GOAL OF THE EXERCISE » Reproduce only what lies between the first line of the material below and the line containing "genus: Turdus", with both of those lines included and every line kept exact.

EXTRACTED INFORMATION »
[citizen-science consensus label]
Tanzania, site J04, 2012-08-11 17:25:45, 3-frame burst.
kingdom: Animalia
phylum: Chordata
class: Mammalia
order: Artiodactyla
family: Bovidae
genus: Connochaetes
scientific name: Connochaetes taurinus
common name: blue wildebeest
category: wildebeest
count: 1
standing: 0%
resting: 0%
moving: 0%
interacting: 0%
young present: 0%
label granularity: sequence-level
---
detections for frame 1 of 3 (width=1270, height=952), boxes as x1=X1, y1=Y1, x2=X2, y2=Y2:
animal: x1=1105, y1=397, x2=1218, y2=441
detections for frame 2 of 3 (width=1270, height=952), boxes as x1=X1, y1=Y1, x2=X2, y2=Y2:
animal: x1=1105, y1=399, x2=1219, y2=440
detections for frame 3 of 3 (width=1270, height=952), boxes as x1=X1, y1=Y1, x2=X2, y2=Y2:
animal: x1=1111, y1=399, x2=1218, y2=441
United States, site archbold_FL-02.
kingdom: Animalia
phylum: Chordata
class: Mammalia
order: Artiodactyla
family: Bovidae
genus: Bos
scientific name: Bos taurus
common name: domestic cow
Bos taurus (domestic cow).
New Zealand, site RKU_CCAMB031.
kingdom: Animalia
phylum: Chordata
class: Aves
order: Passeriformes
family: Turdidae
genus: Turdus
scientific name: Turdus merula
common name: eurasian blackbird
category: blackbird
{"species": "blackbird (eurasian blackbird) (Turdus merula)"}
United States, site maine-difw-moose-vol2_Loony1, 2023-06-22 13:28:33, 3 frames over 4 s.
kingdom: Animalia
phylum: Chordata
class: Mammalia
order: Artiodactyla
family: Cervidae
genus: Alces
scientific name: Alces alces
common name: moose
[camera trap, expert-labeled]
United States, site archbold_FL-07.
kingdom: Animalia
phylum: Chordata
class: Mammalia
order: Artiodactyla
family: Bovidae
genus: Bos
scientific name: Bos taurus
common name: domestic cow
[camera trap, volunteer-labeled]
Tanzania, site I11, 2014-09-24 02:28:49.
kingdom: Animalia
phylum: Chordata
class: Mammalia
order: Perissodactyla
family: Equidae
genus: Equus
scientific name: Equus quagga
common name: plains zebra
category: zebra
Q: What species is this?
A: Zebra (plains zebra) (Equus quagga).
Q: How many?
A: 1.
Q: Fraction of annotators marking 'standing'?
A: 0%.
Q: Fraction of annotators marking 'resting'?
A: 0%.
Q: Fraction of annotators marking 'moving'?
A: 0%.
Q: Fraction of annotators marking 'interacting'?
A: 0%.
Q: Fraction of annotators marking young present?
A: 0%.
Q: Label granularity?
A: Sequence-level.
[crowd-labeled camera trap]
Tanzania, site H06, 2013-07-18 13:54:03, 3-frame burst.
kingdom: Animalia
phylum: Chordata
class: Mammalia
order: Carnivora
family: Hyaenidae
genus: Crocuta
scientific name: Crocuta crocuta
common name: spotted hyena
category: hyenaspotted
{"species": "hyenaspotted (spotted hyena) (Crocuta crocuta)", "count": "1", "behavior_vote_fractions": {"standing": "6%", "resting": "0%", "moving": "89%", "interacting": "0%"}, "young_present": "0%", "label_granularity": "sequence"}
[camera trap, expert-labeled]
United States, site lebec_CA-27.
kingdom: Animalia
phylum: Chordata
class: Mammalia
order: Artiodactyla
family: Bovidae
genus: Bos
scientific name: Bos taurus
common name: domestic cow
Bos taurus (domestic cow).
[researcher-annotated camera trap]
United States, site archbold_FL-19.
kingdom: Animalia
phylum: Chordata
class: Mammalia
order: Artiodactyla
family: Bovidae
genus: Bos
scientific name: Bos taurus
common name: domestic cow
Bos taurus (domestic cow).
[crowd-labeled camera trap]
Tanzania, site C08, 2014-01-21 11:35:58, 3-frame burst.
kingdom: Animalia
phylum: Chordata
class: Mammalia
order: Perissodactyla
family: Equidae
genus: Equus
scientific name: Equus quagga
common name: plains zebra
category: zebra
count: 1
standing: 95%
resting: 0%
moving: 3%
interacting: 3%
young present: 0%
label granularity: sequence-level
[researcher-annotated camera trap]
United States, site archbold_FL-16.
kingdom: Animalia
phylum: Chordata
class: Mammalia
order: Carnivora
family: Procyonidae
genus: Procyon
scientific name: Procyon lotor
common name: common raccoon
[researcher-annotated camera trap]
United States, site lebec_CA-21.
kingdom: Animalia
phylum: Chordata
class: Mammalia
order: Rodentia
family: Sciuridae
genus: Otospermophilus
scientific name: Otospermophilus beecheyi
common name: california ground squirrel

RESPONSE BOX »
[citizen-science consensus label]
Tanzania, site J04, 2012-08-11 17:25:45, 3-frame burst.
kingdom: Animalia
phylum: Chordata
class: Mammalia
order: Artiodactyla
family: Bovidae
genus: Connochaetes
scientific name: Connochaetes taurinus
common name: blue wildebeest
category: wildebeest
count: 1
standing: 0%
resting: 0%
moving: 0%
interacting: 0%
young present: 0%
label granularity: sequence-level
---
detections for frame 1 of 3 (width=1270, height=952), boxes as x1=X1, y1=Y1, x2=X2, y2=Y2:
animal: x1=1105, y1=397, x2=1218, y2=441
detections for frame 2 of 3 (width=1270, height=952), boxes as x1=X1, y1=Y1, x2=X2, y2=Y2:
animal: x1=1105, y1=399, x2=1219, y2=440
detections for frame 3 of 3 (width=1270, height=952), boxes as x1=X1, y1=Y1, x2=X2, y2=Y2:
animal: x1=1111, y1=399, x2=1218, y2=441
United States, site archbold_FL-02.
kingdom: Animalia
phylum: Chordata
class: Mammalia
order: Artiodactyla
family: Bovidae
genus: Bos
scientific name: Bos taurus
common name: domestic cow
Bos taurus (domestic cow).
New Zealand, site RKU_CCAMB031.
kingdom: Animalia
phylum: Chordata
class: Aves
order: Passeriformes
family: Turdidae
genus: Turdus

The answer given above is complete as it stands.